## Selected excerpt
Possible Lesson Plan:

  1. Open with prayer.
  2. Scripture reference: the book of Job. Instead of reading the whole book in class, an impossible task, try a summary reading. Assign the parts of Narrator, Lord, Satan, Job, Eliphaz, Bildad, Zophar, and Elihu. Have the appropriate student read these passages in this order to summarize the book:

Narrator – 1:1-4, 6           Lord – 2:2a                             Bildad – 18:2-4

Lord – 1:7a                       Satan – 2:2b                            Job – 19:1-7, 21-22

Satan – 1:7b                      Lord – 2:3                               Zophar – 20:4-9

Lord – 1:8                         Satan – 2:4-5                           Job – 27:5-6

Satan – 1:9-11                   Lord – 2:6                               Narrator – 32:1-6

Lord – 1:12                       Narrator – 2:7,11-13               Elihu – 33:8-28

Narrator – 1:13-20            Job – 12:4                                Lord – 38:1-12,40:1-2

Job – 1:21                          Eliphaz – 15:12-16                  Job – 40:3-5

Narrator – 1:22, 2:1           Job – 16:1-3                            Lord – 40:7-14

                                                                                          Job – 42:1-6

                  End with everyone reading Job 42:10-12


  1. Service References: Job is read on the Vespers of Holy Friday, where it is said that he will rise again with “those whom the Lord will raise”. The “patience of Job” is also called upon in the service of Holy Unction; why? And, in the Canon of St. Andrew of Crete, sung during the first week of Great Lent, we are exhorted: “Job, whom God deemed more righteous and blameless than anyone else alive, did not escape the traps of the deceiver, so what will you do, O my sin-loving soul, if something unexpected befalls you?...My soul, have you not heard of Job, who even while sitting on a dunghill was justified? Why then in times of temptation have you never imitated his courage or firmness of purpose, or endured with patience?” How can you respond like Job to situations in your own life?


  1. Discussion: The book of Job centers on suffering. Here we find a good man who encountered one disaster after another. What did Job suffer? Did his friends help him? Why did his friends fail to help him? How would you have reacted if they had been your friends? Why did Job decide he wanted to die? How do you feel about that decision? What or who do you think causes suffering in the world?

Ask the class to list some forms of suffering in the world (e.g. cancer, starvation, AIDs) Why is there so much suffering in the world? How could a good God allow such suffering? How can we bring hope to those who suffer? If you want, you could stop right now and make cards for people suffering – in a hospice, a nursing home, a prison, etc. Who will deliver them?

## Work order 1
List the parts the lesson plan says to assign to students for the summary reading of Job.
## Work order 2
Please copy the lesson plan word for word, everything from "1. Discussion: The" down to "causes suffering in the world?".
These records have nothing to do with the lesson plan.

Data items:
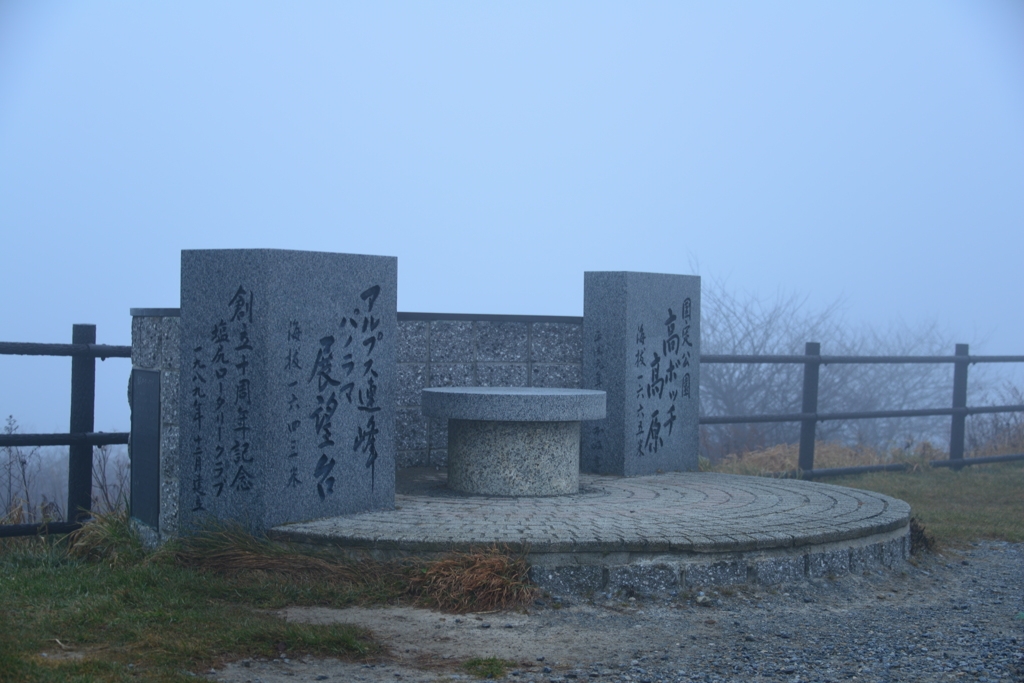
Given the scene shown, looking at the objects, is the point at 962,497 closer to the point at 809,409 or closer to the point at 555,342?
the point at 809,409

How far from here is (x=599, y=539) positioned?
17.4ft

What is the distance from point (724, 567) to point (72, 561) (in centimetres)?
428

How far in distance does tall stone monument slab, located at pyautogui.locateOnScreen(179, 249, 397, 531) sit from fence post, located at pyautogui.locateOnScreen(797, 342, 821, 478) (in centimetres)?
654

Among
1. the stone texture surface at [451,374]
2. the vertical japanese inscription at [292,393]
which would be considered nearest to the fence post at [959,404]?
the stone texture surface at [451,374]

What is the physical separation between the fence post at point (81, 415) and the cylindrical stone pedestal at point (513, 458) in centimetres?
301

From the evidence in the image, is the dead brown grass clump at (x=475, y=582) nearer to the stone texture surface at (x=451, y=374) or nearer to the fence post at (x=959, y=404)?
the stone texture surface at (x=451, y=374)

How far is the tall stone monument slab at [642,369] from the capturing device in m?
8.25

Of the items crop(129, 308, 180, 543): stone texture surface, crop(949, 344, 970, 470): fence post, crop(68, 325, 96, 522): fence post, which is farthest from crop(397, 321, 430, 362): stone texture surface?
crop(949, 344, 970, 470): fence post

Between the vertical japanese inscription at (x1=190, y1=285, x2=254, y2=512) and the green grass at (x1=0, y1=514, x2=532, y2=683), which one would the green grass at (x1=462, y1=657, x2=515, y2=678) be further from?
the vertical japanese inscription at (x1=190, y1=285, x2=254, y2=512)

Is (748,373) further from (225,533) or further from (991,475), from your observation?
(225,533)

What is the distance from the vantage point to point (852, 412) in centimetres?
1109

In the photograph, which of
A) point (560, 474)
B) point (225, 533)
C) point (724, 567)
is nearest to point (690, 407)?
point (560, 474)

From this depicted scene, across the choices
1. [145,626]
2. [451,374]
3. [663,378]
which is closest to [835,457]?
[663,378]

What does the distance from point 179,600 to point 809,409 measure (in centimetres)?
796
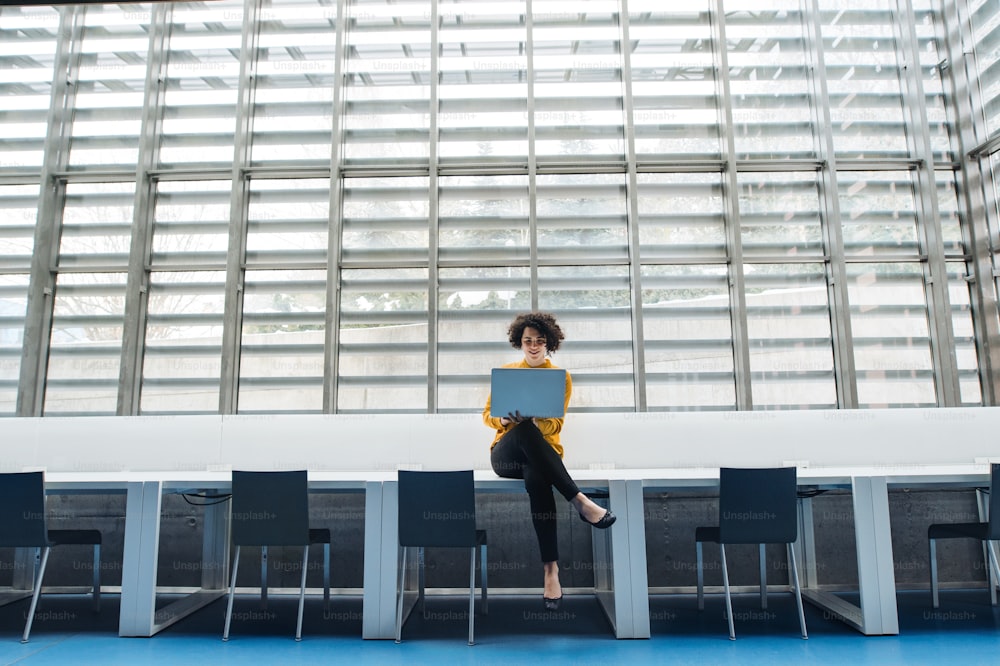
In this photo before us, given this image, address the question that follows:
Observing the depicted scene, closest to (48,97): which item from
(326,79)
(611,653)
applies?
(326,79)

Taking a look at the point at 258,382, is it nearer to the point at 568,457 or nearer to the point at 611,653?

## Result 1
Narrator, Lord, Satan, Job, Eliphaz, Bildad, Zophar, Elihu

## Result 2
1. Discussion: The book of Job centers on suffering. Here we find a good man who encountered one disaster after another. What did Job suffer? Did his friends help him? Why did his friends fail to help him? How would you have reacted if they had been your friends? Why did Job decide he wanted to die? How do you feel about that decision? What or who do you think causes suffering in the world?